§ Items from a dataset
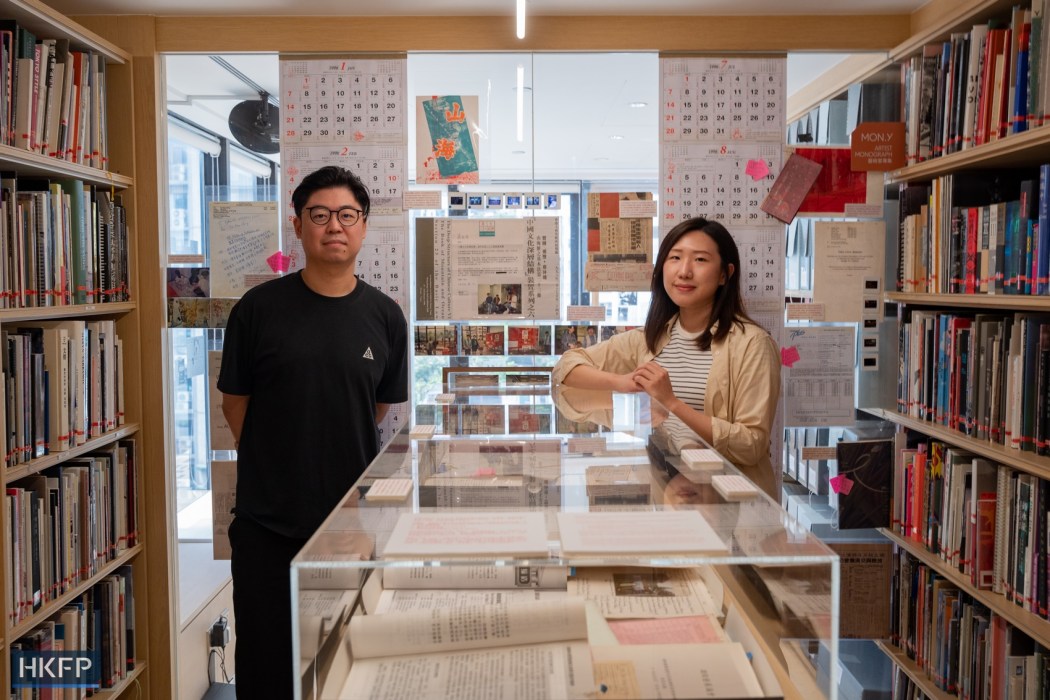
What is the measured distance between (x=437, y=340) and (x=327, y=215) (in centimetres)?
77

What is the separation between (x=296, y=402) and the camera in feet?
7.83

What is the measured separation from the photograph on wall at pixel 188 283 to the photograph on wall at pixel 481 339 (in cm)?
98

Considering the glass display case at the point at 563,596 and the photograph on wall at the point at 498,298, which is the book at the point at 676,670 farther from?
the photograph on wall at the point at 498,298

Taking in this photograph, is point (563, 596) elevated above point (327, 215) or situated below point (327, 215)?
below

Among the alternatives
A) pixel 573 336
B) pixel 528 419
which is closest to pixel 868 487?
pixel 573 336

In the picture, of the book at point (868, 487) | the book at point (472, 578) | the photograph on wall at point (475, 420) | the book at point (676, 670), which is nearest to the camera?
the book at point (676, 670)

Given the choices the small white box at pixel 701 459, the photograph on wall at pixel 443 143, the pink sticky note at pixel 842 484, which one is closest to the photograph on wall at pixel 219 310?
the photograph on wall at pixel 443 143

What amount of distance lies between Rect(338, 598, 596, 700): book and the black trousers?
1474 millimetres

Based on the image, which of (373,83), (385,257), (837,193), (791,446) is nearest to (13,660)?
(385,257)

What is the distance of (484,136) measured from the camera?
3.04 metres

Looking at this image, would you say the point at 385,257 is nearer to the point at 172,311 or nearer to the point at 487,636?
the point at 172,311

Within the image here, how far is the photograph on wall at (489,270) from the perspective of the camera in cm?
305

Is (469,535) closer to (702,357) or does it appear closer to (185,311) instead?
(702,357)

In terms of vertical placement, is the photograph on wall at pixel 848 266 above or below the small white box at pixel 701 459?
above
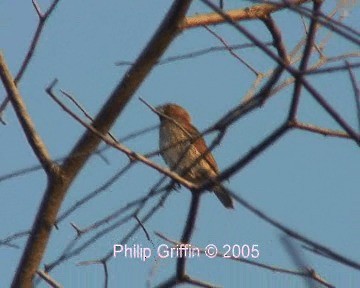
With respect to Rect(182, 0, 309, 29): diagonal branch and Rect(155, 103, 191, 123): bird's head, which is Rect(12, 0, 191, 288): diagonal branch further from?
Rect(155, 103, 191, 123): bird's head

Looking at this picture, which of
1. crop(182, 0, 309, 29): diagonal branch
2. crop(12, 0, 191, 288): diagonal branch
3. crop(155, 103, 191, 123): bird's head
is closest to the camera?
crop(12, 0, 191, 288): diagonal branch

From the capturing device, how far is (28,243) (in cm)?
251

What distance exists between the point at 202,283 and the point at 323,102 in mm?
850

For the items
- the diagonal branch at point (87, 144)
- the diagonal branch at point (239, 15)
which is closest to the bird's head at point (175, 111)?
the diagonal branch at point (239, 15)

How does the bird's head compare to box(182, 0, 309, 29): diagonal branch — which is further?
the bird's head

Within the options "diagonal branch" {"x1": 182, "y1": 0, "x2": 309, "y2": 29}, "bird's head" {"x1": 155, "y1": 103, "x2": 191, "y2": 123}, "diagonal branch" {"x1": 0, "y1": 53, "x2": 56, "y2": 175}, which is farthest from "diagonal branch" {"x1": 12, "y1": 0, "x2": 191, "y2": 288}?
"bird's head" {"x1": 155, "y1": 103, "x2": 191, "y2": 123}

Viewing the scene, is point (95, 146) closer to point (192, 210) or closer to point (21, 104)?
point (21, 104)

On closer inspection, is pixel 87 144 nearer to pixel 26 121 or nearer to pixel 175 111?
pixel 26 121

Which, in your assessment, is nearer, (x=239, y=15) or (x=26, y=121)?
(x=26, y=121)

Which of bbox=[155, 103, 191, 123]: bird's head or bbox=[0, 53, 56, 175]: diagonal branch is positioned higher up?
bbox=[155, 103, 191, 123]: bird's head

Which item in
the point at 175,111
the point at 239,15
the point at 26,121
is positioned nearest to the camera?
the point at 26,121

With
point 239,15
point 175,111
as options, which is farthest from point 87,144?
point 175,111

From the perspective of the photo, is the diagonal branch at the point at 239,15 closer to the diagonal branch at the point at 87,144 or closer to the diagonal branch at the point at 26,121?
the diagonal branch at the point at 87,144

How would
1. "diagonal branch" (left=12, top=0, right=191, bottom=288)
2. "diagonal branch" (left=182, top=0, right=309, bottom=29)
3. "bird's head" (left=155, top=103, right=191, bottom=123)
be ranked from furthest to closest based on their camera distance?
"bird's head" (left=155, top=103, right=191, bottom=123) → "diagonal branch" (left=182, top=0, right=309, bottom=29) → "diagonal branch" (left=12, top=0, right=191, bottom=288)
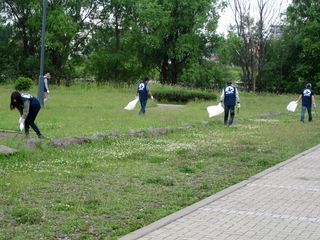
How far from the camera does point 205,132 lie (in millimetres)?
18344

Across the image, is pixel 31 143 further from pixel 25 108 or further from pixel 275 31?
pixel 275 31

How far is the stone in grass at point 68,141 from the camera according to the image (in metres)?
12.6

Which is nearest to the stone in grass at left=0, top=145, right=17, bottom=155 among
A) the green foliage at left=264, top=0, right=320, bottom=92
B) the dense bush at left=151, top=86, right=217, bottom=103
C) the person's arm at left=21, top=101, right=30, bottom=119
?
the person's arm at left=21, top=101, right=30, bottom=119

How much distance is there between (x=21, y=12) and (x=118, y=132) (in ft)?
152

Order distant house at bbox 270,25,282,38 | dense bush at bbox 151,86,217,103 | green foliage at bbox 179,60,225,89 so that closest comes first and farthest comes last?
dense bush at bbox 151,86,217,103, green foliage at bbox 179,60,225,89, distant house at bbox 270,25,282,38

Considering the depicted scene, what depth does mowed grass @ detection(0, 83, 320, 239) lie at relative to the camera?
6.55m

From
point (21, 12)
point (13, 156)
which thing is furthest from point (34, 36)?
point (13, 156)

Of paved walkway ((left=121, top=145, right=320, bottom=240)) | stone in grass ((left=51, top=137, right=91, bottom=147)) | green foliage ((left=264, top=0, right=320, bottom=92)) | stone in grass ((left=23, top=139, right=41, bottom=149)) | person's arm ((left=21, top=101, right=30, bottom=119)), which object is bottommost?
paved walkway ((left=121, top=145, right=320, bottom=240))

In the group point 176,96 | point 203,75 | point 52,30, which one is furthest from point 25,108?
point 203,75

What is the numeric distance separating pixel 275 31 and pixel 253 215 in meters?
62.0

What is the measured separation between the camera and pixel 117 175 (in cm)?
978

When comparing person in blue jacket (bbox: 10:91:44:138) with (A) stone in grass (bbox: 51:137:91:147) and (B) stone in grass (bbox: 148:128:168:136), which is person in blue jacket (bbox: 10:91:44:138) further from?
(B) stone in grass (bbox: 148:128:168:136)

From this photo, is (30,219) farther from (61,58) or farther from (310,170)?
(61,58)

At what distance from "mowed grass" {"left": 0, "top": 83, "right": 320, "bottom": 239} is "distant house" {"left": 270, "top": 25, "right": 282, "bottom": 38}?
155 feet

§ YOUR GOAL
Could you return every line of the material above word for word, leaving out the pictures?

§ WRITTEN SOLUTION
What is the measured distance between (x=437, y=340) and (x=327, y=215) (in centimetres)?
77

What is the separation between (x=296, y=402) and the camera in feet?
7.83

What is the measured separation from the photograph on wall at pixel 188 283 to the photograph on wall at pixel 481 339 (in cm)?
98

Considering the glass display case at the point at 563,596 and the photograph on wall at the point at 498,298, which is the book at the point at 676,670 farther from?
the photograph on wall at the point at 498,298

Taking in this photograph, is point (563, 596) elevated above point (327, 215) or situated below point (327, 215)?
below

Among the alternatives
A) pixel 573 336
B) pixel 528 419
which is closest to pixel 868 487?
pixel 573 336

In the picture, of the book at point (868, 487) | the book at point (472, 578) | the photograph on wall at point (475, 420) | the book at point (676, 670), which is nearest to the camera?
the book at point (676, 670)

Given the choices the small white box at pixel 701 459, the photograph on wall at pixel 443 143, the pink sticky note at pixel 842 484, which one is closest to the photograph on wall at pixel 219 310?
the photograph on wall at pixel 443 143

What amount of distance lies between Rect(338, 598, 596, 700): book and the black trousers?
1474 millimetres

Based on the image, which of (373,83), (385,257), (837,193), (791,446) is nearest to (13,660)?
(385,257)

What is the distance of (484,136) measured from the camera?
3.04 metres

Looking at this image, would you say the point at 385,257 is nearer to the point at 172,311 or nearer to the point at 487,636?
the point at 172,311

Within the image here, how far is the photograph on wall at (489,270) from the perspective of the camera in cm?
305

Is (469,535) closer to (702,357) or does it appear closer to (185,311) instead?
(702,357)

In terms of vertical placement, is the photograph on wall at pixel 848 266 above or below the small white box at pixel 701 459?
above
With respect to Rect(182, 0, 309, 29): diagonal branch and Rect(155, 103, 191, 123): bird's head, which is Rect(12, 0, 191, 288): diagonal branch further from?
Rect(155, 103, 191, 123): bird's head

Looking at this picture, which of
1. crop(182, 0, 309, 29): diagonal branch
2. crop(12, 0, 191, 288): diagonal branch
3. crop(155, 103, 191, 123): bird's head
is closest to the camera?
crop(12, 0, 191, 288): diagonal branch

From the capturing device, how far is (28,243) (in cm)?
251

What distance exists between the point at 202,283 and the point at 323,102 in mm?
850

For the items
- the diagonal branch at point (87, 144)
- the diagonal branch at point (239, 15)
which is closest to the bird's head at point (175, 111)?
the diagonal branch at point (239, 15)

How does the bird's head compare to box(182, 0, 309, 29): diagonal branch — which is further?
the bird's head

Within the options "diagonal branch" {"x1": 182, "y1": 0, "x2": 309, "y2": 29}, "bird's head" {"x1": 155, "y1": 103, "x2": 191, "y2": 123}, "diagonal branch" {"x1": 0, "y1": 53, "x2": 56, "y2": 175}, which is farthest from "diagonal branch" {"x1": 12, "y1": 0, "x2": 191, "y2": 288}?
"bird's head" {"x1": 155, "y1": 103, "x2": 191, "y2": 123}

Viewing the scene, is point (95, 146) closer to point (192, 210) or closer to point (21, 104)?
point (21, 104)

On closer inspection, is pixel 87 144 nearer to pixel 26 121 or nearer to pixel 175 111?
pixel 26 121

Which, in your assessment, is nearer, (x=239, y=15) or (x=26, y=121)?
(x=26, y=121)

Which of bbox=[155, 103, 191, 123]: bird's head or bbox=[0, 53, 56, 175]: diagonal branch is positioned higher up?
bbox=[155, 103, 191, 123]: bird's head

Which item in
the point at 175,111
the point at 239,15
the point at 26,121
is positioned nearest to the camera?
the point at 26,121

With
point 239,15
point 175,111
as options, which is farthest from point 87,144?
point 175,111

From the perspective of the photo, is the diagonal branch at the point at 239,15 closer to the diagonal branch at the point at 87,144 or closer to the diagonal branch at the point at 26,121?
the diagonal branch at the point at 87,144

How would
1. "diagonal branch" (left=12, top=0, right=191, bottom=288)
2. "diagonal branch" (left=182, top=0, right=309, bottom=29)
3. "bird's head" (left=155, top=103, right=191, bottom=123)
be ranked from furthest to closest based on their camera distance?
"bird's head" (left=155, top=103, right=191, bottom=123) → "diagonal branch" (left=182, top=0, right=309, bottom=29) → "diagonal branch" (left=12, top=0, right=191, bottom=288)
How far from the camera does point 205,132 lie (in millimetres)?
18344

Across the image, is pixel 31 143 further from pixel 25 108 or further from pixel 275 31?
pixel 275 31

How far is the stone in grass at point 68,141 from the camera according to the image (in metres)?
12.6

Which is nearest to the stone in grass at left=0, top=145, right=17, bottom=155 among
A) the green foliage at left=264, top=0, right=320, bottom=92
B) the dense bush at left=151, top=86, right=217, bottom=103
C) the person's arm at left=21, top=101, right=30, bottom=119
?
the person's arm at left=21, top=101, right=30, bottom=119

How much distance is there between (x=21, y=12) and (x=118, y=132) (in ft)?
152

Order distant house at bbox 270,25,282,38 | dense bush at bbox 151,86,217,103 | green foliage at bbox 179,60,225,89 so that closest comes first and farthest comes last?
dense bush at bbox 151,86,217,103, green foliage at bbox 179,60,225,89, distant house at bbox 270,25,282,38

Considering the depicted scene, what depth does mowed grass @ detection(0, 83, 320, 239) lie at relative to the camera?
6.55m

From
point (21, 12)
point (13, 156)
which thing is furthest from point (34, 36)?
point (13, 156)

Of paved walkway ((left=121, top=145, right=320, bottom=240)) | stone in grass ((left=51, top=137, right=91, bottom=147)) | green foliage ((left=264, top=0, right=320, bottom=92)) | stone in grass ((left=23, top=139, right=41, bottom=149)) | person's arm ((left=21, top=101, right=30, bottom=119)), which object is bottommost?
paved walkway ((left=121, top=145, right=320, bottom=240))

In the group point 176,96 | point 203,75 | point 52,30, which one is furthest from point 25,108?
point 203,75

What is the numeric distance separating pixel 275 31 and pixel 253 215 in meters?
62.0

What is the measured separation between the camera and pixel 117 175 (in cm)?
978

When comparing person in blue jacket (bbox: 10:91:44:138) with (A) stone in grass (bbox: 51:137:91:147) and (B) stone in grass (bbox: 148:128:168:136), which is person in blue jacket (bbox: 10:91:44:138) further from?
(B) stone in grass (bbox: 148:128:168:136)

From this photo, is (30,219) farther from (61,58) or farther from (310,170)?
(61,58)

At what distance from "mowed grass" {"left": 0, "top": 83, "right": 320, "bottom": 239} is "distant house" {"left": 270, "top": 25, "right": 282, "bottom": 38}?
155 feet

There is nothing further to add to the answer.